Set task: Retype the rows word for word, starting at the line that contains "At what distance does" and ending at the end of the rows. Leave the pictures out of your answer.

------------------------------------

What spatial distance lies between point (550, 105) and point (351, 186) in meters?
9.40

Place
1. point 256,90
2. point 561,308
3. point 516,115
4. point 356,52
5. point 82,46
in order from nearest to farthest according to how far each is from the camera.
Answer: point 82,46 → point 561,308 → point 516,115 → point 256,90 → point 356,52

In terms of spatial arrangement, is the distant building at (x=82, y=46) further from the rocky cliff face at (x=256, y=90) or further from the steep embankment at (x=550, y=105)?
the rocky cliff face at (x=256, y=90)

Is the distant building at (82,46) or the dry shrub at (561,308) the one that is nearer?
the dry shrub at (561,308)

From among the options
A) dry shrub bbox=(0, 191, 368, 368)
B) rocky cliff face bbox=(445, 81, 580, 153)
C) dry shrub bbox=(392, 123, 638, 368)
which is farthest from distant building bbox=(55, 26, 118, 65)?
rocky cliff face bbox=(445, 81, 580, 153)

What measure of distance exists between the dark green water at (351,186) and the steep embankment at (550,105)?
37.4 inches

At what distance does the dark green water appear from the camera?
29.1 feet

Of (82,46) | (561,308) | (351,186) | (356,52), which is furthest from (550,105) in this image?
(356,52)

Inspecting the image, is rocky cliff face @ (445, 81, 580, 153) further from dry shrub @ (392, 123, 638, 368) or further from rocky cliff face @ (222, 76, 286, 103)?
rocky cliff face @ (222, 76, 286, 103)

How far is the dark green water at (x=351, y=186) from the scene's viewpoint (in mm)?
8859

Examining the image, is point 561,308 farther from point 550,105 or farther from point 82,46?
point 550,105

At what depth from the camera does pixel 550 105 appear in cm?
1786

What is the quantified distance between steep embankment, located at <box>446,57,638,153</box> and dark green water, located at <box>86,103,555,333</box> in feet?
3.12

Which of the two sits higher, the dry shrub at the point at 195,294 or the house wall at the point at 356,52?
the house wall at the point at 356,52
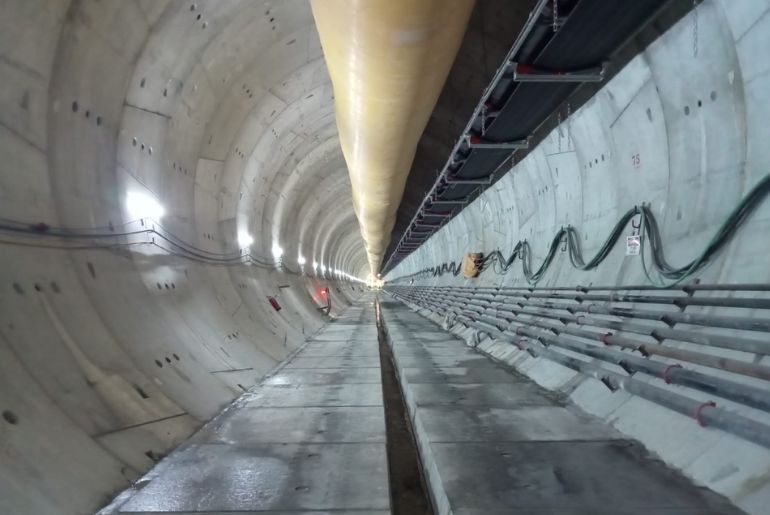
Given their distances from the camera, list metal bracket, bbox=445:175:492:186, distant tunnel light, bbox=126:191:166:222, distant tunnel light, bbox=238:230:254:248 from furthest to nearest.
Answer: distant tunnel light, bbox=238:230:254:248
metal bracket, bbox=445:175:492:186
distant tunnel light, bbox=126:191:166:222

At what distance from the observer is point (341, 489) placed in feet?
9.57

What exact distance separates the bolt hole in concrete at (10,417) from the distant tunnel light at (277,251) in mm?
9015

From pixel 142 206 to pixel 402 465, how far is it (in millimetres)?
3520

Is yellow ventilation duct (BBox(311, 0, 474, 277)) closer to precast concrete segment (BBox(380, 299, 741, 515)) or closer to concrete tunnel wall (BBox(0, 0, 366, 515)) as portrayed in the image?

------------------------------------

Exercise response:
At what distance does the dark green water appear from the camera?
29.1 feet

Of (82,46) | (561,308) | (351,186) | (356,52), which is furthest from (550,105) in this image?
(356,52)

Inspecting the image, is rocky cliff face @ (445, 81, 580, 153) further from dry shrub @ (392, 123, 638, 368) or further from rocky cliff face @ (222, 76, 286, 103)?
rocky cliff face @ (222, 76, 286, 103)

How far is the dark green water at (x=351, y=186) from the scene's viewpoint (in mm)?
8859

Examining the image, is point 561,308 farther from point 550,105 or farther from point 82,46?
point 550,105

At what depth from the camera does pixel 550 105 appear in cm?
1786

What is the quantified distance between steep embankment, located at <box>446,57,638,153</box> and dark green water, located at <box>86,103,555,333</box> in feet?
3.12

Which of the two sits higher, the dry shrub at the point at 195,294 or the house wall at the point at 356,52?
the house wall at the point at 356,52
Given their distances from the camera, list metal bracket, bbox=445:175:492:186, distant tunnel light, bbox=126:191:166:222, distant tunnel light, bbox=238:230:254:248 from furthest to nearest.
Answer: distant tunnel light, bbox=238:230:254:248
metal bracket, bbox=445:175:492:186
distant tunnel light, bbox=126:191:166:222

At what distance from the observer is point (341, 489) placed in feet?
9.57

What exact distance separates the bolt hole in concrete at (10,417) from the distant tunnel light at (277,251) in mm?
9015

From pixel 142 206 to pixel 402 465, how far is it (in millimetres)?
3520

Is yellow ventilation duct (BBox(311, 0, 474, 277)) closer to precast concrete segment (BBox(380, 299, 741, 515)) or closer to concrete tunnel wall (BBox(0, 0, 366, 515)) as portrayed in the image?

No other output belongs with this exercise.